Frankfurt International School’s Wiesbaden Campus recently hosted an evening podium discussion at the Kurhaus Kolonnade in Wiesbaden to help celebrate the school’s 20th anniversary. Nearly 100 local and regional business leaders attended the event, which opened with a musical performance by members of the FIS Honor Orchestra.
The evening’s discussion topic “Attracting Talent to the Region: Impulse aus Wirtschaft, Bildung und Politik,” was focused on the growing challenges businesses are facing in finding and retaining skilled workers in the Frankfurt Rhein Main region. Prominent members of the political, institutional and business communities – including Stefan Grüttner, the Hessian Minister of Social Affairs and Dr. Helmut Müller, Wiesbaden’s Mayor – were among those who spoke at the event.
Below is the opening address that I delivered:
Good Evening Minister Grüttner, Mayor Müller, distinguished members of the Consular Corps, honorable panel members and guests.
It is with great pleasure that I welcome you to this event to commemorate the founding of the Wiesbaden Campus of Frankfurt International School 20 years ago.
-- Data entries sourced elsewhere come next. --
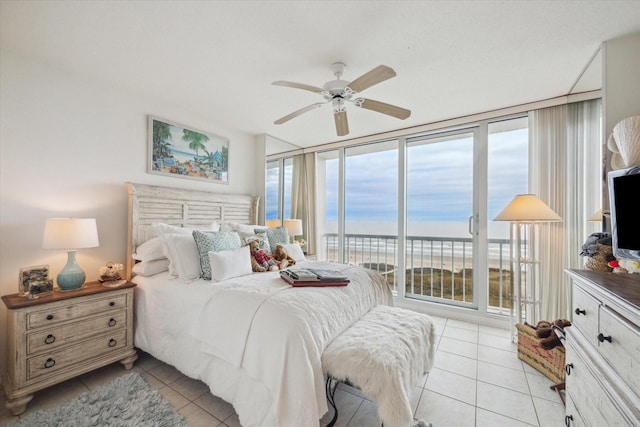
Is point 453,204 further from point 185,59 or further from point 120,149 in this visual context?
point 120,149

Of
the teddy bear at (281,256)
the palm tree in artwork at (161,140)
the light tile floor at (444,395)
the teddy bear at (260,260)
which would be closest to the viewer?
the light tile floor at (444,395)

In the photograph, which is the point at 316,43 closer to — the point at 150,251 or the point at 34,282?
the point at 150,251

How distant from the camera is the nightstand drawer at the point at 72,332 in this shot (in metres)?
1.75

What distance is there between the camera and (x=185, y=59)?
210 cm

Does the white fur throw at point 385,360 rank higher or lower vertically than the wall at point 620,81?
lower

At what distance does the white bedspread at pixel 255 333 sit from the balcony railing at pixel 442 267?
6.07 feet

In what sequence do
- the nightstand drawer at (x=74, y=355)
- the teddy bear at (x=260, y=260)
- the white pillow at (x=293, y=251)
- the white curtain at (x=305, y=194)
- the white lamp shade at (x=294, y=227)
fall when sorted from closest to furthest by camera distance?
the nightstand drawer at (x=74, y=355), the teddy bear at (x=260, y=260), the white pillow at (x=293, y=251), the white lamp shade at (x=294, y=227), the white curtain at (x=305, y=194)

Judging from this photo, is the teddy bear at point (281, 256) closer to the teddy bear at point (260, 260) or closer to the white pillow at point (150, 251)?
the teddy bear at point (260, 260)

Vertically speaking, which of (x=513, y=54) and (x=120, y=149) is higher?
(x=513, y=54)

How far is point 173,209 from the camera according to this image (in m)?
2.91

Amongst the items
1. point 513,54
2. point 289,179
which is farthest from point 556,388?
point 289,179

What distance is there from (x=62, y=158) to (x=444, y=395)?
11.9ft

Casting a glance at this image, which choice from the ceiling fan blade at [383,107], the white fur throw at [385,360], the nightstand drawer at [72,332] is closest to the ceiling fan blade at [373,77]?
the ceiling fan blade at [383,107]

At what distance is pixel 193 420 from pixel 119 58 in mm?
2711
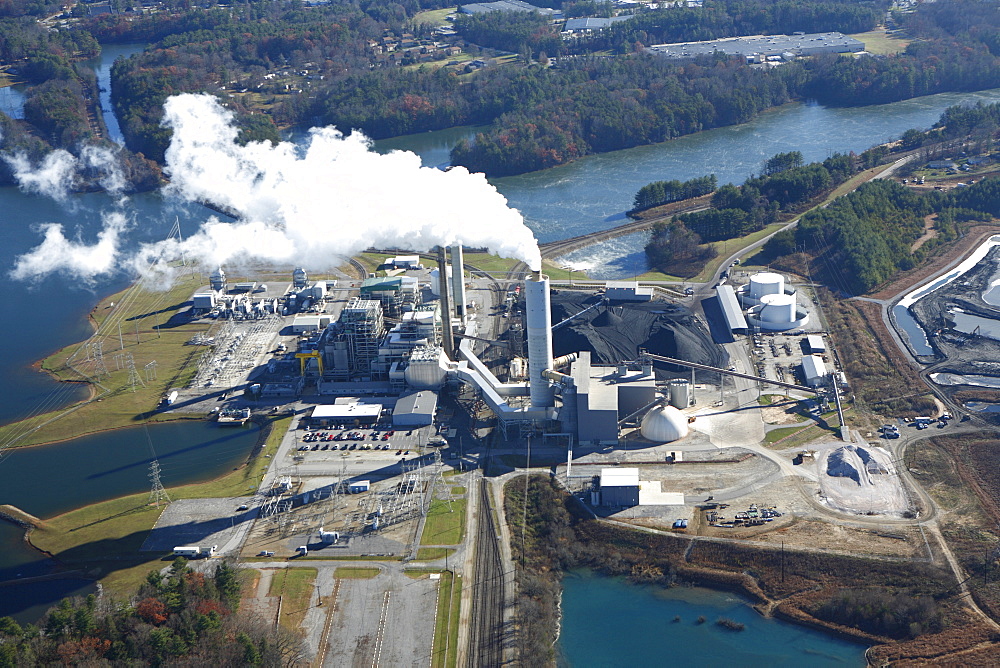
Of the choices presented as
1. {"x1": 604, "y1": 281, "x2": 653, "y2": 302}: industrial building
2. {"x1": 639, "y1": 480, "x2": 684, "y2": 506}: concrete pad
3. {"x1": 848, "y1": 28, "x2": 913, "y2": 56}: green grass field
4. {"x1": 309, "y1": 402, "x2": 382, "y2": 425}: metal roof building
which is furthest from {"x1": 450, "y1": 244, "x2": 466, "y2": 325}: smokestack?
{"x1": 848, "y1": 28, "x2": 913, "y2": 56}: green grass field

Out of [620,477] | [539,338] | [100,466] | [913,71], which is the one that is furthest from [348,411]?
[913,71]

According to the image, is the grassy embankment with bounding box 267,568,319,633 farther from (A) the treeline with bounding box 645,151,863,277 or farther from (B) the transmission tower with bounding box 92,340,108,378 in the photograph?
(A) the treeline with bounding box 645,151,863,277

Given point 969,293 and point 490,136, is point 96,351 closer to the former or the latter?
point 490,136

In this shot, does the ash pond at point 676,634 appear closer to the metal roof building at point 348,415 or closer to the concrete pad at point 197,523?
the concrete pad at point 197,523

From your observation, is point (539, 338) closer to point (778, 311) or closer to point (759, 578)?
point (759, 578)

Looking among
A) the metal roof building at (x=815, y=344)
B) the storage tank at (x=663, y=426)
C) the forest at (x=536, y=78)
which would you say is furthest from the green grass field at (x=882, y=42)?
the storage tank at (x=663, y=426)

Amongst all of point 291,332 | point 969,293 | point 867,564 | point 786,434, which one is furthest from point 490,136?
point 867,564

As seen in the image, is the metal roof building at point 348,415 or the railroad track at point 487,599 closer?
the railroad track at point 487,599
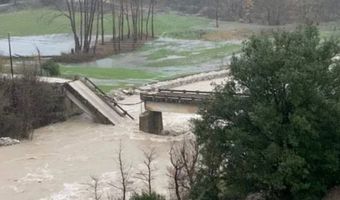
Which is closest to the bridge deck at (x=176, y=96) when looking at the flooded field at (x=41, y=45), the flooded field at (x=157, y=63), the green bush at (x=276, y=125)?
the flooded field at (x=157, y=63)

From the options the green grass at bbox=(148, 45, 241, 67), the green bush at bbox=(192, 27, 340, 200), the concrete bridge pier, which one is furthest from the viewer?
the green grass at bbox=(148, 45, 241, 67)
Today’s subject, “Attracting Talent to the Region,” is a highly relevant topic for businesses and institutions – and also one that has been critical to the mission of our school since its founding more than 50 years ago.
My name is Paul Fochtman, and I have been the Head of School at Frankfurt International School since August 2010. Like many of you, my most important task is to attract the best talent to our institution.
Each year our school attends recruiting fairs in Europe, Asia and North America. The same is true of other international schools I have led in India and elsewhere. Quite simply, whether you are in education, business or the Bundesleague, to be the best, you must be able to attract the best to join your team. I am an educator by passion and am privileged to give you a very brief introduction to FIS as we commemorate 20 years of service to the Wiesbaden community.
In 1960, a man named Don Hinkley at Proctor & Gamble was trying to open the company’s first offices in Germany. The conditions for starting up a business were excellent – efficient transportation, a talented labor force and willing government support. However, the one missing component was an international school that would allow P&G families to willingly come to the area. To address this need, Hinkley recruited five other international families and together they founded Frankfurt International School in 1961. We are a non-profit school that remains governed by the parents of our students and maintains a close affiliation to the international business community.
I could speak to you late into the evening about how our school grew from a handful of students to one of Europe’s largest international schools, with roughly 1800 students from over 50 nations. Yet I don’t think this is necessary because like any industry, you already know these stories can be summarized by the work of talented people passionately pursuing high ideals for success.
What is important for you to know is that recent research from the European Relocation Association found that incoming international families rated education as the number one priority for their move to a new area. This was followed closely by housing, recreational opportunities and a clean environment.
It was likely with this understanding that, in the late 1980s, Wiesbaden’s then-mayor Achim Exner, had been observing the growth of global companies in the Rhein Main region. He understood the connection between international business and education, and approached FIS to start a second campus in Wiesbaden. His persuasiveness led to the opening of our Wiesbaden campus in 1992 in Kohleck. We then moved to our current state-of-the-art premises in Naurod in 1998. Today this campus has nearly 200 students from age 3 to Grade 5.
While the local business environment has changed drastically since the founding of our campuses in 1961 and 1992, the one constant that will never change is the need to draw the most capable and productive professionals to the region. Although the education of young minds is the core business of FIS, we are pleased to host this forum tonight to explore this theme of attracting talent to the region.
Special thanks are due to our esteemed speakers and panel members. I would also like to take the opportunity to express the school’s gratitude to the event’s sponsors: CERBERUS Deutschland; ING DiBA; Funds@Work; SoNeAn. We also appreciate the support given to us from the Wiesbaden Amt für Wirschaft und Liegenschaften; and the American Chamber of Commerce.
Guiding us through the evening as well as providing a thought-provoking introduction to our discussion will be Dr. Winfried Kösters, one of Germany’s foremost experts on demographics. But before he takes charge of the microphone, I would like to announce a short musical intermezzo. Our FIS Honor Strings, conducted by Julie Borsodi, will play a piece called King David’s Dance, written by Andrea, a Grade 12 student from Ecuador.
The approximately three-hour event ended with a reception where members of the business community visited over food and drinks.